Людмила сварила на электрическом кофейнике кофе, поставила ликёр, и подойдя к столику, стала зажигать на ёлке свечи. Она, кажется, была трезвее всех.
– Теперь уж скоро утро, – сказал я. – Зачем вы зажигаете?
Она улыбнулась.
– А я для себя... Пейте, пожалуйста. Раз Рождество, значит, должна быть ёлка... – Она взяла какой-то красный фонарик, лежавший под ёлкой, осторожно разгладила его, выпрямила, зажгла.
Я подошёл и обнял её за плечи.
– Ну, дорогая... – хотел сказать: пойдёмте за стол, – и не кончил.
В руках у Людмилы Лэн была мятая, кое-где порванная золотая башенка с алыми окнами из слюды.
– Это что у вас такое?
Она поставила башенку на подоконник.
– Старая игрушка... С детства ещё. Мне подарили однажды на ёлку целый картонный замок... Королевство Алых Башен... И как ни странно, каким-то чудом всё-таки удалось сохранить одну башенку... Я с ней никогда не расстаюсь. В Сочельник зажигаю и ставлю на окно, – может быть, кому-нибудь и посветит этот огонёк.

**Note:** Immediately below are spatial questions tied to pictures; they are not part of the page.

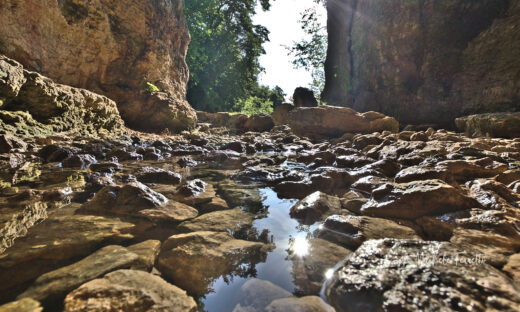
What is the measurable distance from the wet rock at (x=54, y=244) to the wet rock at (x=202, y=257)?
0.39 metres

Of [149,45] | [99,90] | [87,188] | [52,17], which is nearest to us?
[87,188]

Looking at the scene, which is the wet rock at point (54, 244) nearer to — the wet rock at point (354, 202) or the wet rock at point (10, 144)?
the wet rock at point (354, 202)

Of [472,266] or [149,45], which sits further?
[149,45]

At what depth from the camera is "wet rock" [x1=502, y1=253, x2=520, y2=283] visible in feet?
3.08

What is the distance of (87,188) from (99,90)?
21.3 ft

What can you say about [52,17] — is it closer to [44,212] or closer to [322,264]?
[44,212]

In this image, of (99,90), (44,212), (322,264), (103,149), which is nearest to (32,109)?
(103,149)

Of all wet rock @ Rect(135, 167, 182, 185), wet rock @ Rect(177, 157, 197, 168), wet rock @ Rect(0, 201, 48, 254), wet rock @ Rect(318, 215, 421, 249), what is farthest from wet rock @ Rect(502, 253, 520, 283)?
wet rock @ Rect(177, 157, 197, 168)

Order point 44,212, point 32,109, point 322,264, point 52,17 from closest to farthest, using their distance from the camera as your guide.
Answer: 1. point 322,264
2. point 44,212
3. point 32,109
4. point 52,17

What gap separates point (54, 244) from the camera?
128 centimetres

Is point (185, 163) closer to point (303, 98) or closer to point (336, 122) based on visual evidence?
point (336, 122)

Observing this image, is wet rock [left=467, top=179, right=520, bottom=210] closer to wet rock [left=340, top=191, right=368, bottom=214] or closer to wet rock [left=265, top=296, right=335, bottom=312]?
wet rock [left=340, top=191, right=368, bottom=214]

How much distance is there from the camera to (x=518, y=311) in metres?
0.72

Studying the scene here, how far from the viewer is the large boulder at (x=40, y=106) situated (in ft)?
12.5
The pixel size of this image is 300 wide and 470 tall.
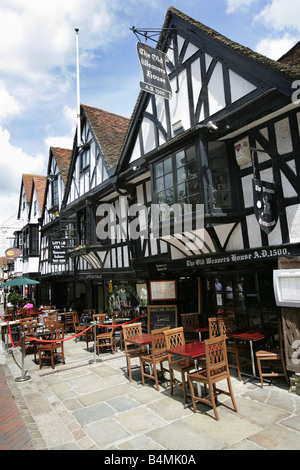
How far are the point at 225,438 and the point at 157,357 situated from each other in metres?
2.28

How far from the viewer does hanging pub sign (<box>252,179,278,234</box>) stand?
5.36 metres

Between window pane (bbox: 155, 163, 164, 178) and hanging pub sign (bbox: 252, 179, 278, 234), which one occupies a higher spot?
window pane (bbox: 155, 163, 164, 178)

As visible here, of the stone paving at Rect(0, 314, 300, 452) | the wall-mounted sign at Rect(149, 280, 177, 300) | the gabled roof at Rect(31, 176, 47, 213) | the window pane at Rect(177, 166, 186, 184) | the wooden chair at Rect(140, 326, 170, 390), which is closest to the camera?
the stone paving at Rect(0, 314, 300, 452)

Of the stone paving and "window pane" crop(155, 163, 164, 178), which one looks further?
"window pane" crop(155, 163, 164, 178)

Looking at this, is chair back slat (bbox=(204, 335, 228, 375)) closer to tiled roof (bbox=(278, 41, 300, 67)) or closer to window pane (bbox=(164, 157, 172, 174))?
window pane (bbox=(164, 157, 172, 174))

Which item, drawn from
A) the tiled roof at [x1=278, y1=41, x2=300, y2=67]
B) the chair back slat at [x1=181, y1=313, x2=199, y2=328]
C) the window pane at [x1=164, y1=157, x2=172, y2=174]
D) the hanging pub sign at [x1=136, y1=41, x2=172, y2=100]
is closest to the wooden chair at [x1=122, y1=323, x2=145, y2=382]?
the chair back slat at [x1=181, y1=313, x2=199, y2=328]

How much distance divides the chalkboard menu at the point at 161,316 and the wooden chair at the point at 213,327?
2144 mm

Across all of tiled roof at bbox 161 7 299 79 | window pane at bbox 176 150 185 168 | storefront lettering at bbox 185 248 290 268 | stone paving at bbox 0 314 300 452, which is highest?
tiled roof at bbox 161 7 299 79

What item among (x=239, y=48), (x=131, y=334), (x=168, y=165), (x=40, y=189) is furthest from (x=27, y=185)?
(x=239, y=48)

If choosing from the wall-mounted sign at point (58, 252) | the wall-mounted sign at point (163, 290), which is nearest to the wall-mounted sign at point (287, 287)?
the wall-mounted sign at point (163, 290)

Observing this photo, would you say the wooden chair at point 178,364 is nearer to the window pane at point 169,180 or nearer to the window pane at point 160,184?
the window pane at point 169,180

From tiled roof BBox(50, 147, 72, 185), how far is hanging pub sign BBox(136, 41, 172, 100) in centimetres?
1140

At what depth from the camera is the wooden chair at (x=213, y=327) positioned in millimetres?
6543
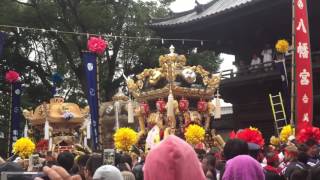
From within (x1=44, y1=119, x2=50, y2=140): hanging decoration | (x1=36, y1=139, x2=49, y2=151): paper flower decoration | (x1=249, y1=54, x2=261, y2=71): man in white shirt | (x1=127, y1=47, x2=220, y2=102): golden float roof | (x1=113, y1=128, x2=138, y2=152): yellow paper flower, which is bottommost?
(x1=36, y1=139, x2=49, y2=151): paper flower decoration

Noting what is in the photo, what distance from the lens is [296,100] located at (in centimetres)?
956

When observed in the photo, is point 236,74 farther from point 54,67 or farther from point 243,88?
point 54,67

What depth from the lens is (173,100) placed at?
11.0 m

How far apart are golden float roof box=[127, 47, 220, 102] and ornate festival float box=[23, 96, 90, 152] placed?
9.67 feet

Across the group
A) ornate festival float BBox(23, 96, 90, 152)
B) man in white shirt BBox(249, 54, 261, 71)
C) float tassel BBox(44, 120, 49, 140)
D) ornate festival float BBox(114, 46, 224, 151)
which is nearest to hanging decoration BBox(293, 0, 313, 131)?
ornate festival float BBox(114, 46, 224, 151)

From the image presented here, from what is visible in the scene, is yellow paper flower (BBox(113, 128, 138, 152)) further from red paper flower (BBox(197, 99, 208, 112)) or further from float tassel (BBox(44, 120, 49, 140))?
float tassel (BBox(44, 120, 49, 140))

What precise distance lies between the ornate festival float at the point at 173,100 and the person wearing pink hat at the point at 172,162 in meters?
8.03

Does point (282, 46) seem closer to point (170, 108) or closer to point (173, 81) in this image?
point (173, 81)

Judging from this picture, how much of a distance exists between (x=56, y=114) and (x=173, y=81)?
16.0ft

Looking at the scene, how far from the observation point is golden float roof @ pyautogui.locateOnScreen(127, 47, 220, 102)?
11.3 meters

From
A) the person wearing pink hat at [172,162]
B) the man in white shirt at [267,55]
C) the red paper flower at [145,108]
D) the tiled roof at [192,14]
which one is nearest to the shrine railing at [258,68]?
the man in white shirt at [267,55]

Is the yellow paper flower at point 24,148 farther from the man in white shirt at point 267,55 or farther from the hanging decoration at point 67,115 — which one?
the man in white shirt at point 267,55

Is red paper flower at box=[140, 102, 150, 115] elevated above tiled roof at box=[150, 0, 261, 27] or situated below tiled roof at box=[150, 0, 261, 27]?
below

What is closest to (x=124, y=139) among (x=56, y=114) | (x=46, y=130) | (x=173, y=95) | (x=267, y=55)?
(x=173, y=95)
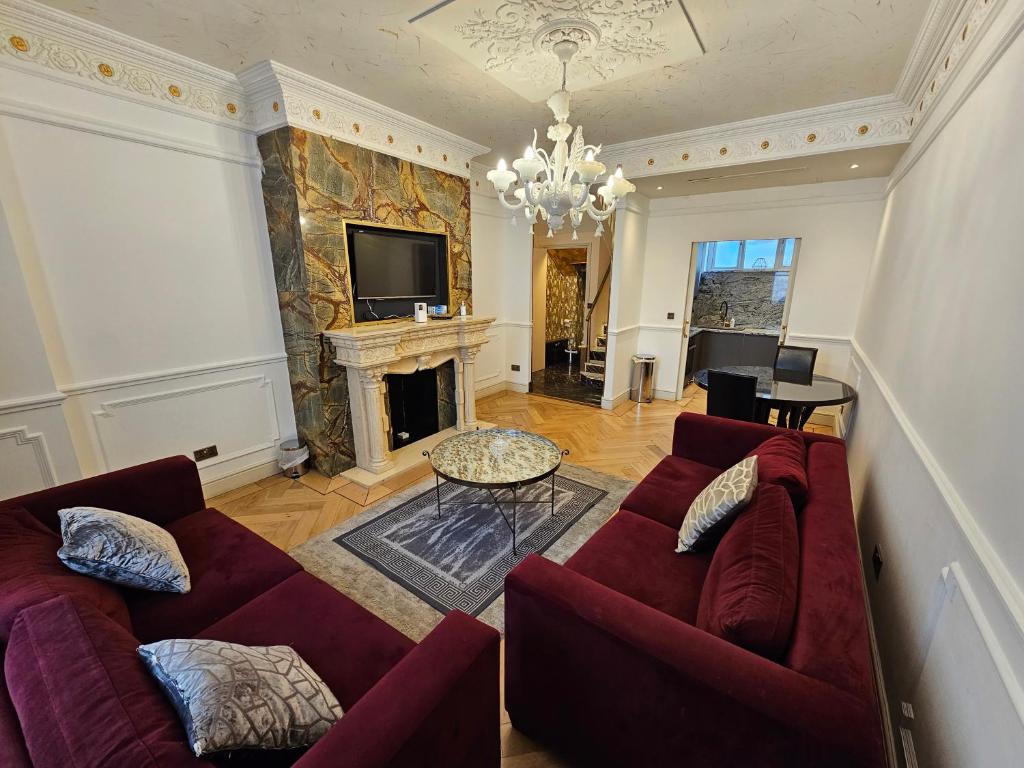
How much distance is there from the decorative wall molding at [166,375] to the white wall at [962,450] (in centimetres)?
368

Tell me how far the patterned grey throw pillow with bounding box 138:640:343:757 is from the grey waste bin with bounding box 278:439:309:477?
247cm

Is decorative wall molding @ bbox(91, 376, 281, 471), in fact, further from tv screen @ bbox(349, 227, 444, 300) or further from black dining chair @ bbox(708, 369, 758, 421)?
black dining chair @ bbox(708, 369, 758, 421)

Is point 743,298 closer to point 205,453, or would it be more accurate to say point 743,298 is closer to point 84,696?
point 205,453

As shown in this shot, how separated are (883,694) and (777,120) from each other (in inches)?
142

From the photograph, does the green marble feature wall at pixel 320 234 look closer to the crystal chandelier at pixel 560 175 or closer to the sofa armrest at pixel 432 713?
the crystal chandelier at pixel 560 175

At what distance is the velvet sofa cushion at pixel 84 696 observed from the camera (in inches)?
26.9

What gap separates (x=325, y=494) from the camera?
10.00 ft

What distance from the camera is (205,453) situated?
293 centimetres

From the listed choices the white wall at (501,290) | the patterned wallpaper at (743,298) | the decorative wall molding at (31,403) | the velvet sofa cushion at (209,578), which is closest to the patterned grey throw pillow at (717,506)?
the velvet sofa cushion at (209,578)

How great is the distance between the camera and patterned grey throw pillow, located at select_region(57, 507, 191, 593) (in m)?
1.33

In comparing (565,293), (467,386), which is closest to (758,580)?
(467,386)

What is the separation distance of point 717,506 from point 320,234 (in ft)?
9.57

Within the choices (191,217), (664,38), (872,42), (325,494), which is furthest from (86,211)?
(872,42)

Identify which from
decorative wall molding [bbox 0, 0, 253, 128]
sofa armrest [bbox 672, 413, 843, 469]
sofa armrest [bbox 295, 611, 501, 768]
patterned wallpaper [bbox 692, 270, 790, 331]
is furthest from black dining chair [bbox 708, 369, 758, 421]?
decorative wall molding [bbox 0, 0, 253, 128]
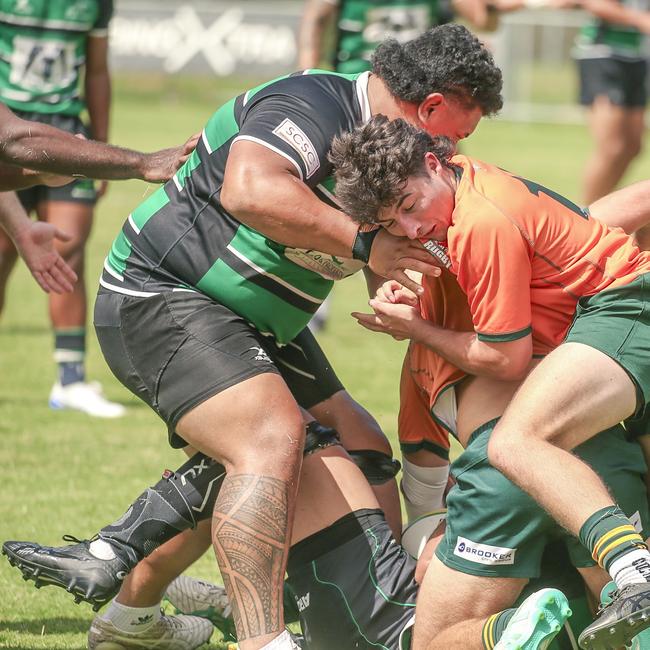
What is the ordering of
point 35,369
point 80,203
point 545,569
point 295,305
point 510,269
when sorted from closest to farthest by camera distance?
point 510,269
point 545,569
point 295,305
point 80,203
point 35,369

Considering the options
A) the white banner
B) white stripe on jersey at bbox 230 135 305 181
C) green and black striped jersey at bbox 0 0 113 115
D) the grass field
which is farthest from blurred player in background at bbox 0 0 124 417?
the white banner

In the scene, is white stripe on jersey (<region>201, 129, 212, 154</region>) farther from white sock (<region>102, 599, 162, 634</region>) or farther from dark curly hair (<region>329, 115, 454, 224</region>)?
white sock (<region>102, 599, 162, 634</region>)

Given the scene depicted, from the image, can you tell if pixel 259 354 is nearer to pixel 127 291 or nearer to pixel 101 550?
pixel 127 291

За столом кто-то рассмеялся и плоско сострил, Людмила на минутку прижалась лбом к стенке. Я видел сбоку её лицо – тёмные круги под глазами, накрашенные губы, выбившийся пепельный локон... Синие глаза смотрели устало и спокойно. Они больше не удивлялись и не ждали ничего...
Да, теперь я узнал её – тоненькую Эльфочку из старой усадьбы, – старый дом, ёлка, королевство Алых Башен и я, двадцатилетний гусарский корнет...
И таким же вот рождественским утром первый – и последний – наш поцелуй в тёмной передней.
Я прикоснулся к рукаву, как будто ожидая найти на нём ещё тот комочек лебяжьего пуха, зацепившийся за пуговицу шинели – у Эльфочки был лебяжий халатик, лёгкий, как снежинка... Сказать ей? Зачем? Разве она узнает во мне того корнета? Да и я не узнал бы её. Если бы не эта башенка... Я прошёл в другую комнату, разыскал свою шляпу, пальто и вышел на улицу. Было холодно и зябко.
В большом доме с тёмными окнами, на четвёртом этаже, у самого подоконника виднелся слабый алый огонёк...
Как кончалась эта сказка?
"В королевстве Алых Башен..." – так ведь нет же королевства...
Разве принц пришёл обратно? "... растворилась в башне дверь..."
К чёрту башню! Нет, не помню... Как сберечь нам в жизни сказку, если даже в этой сказке – горечь жизненных потерь?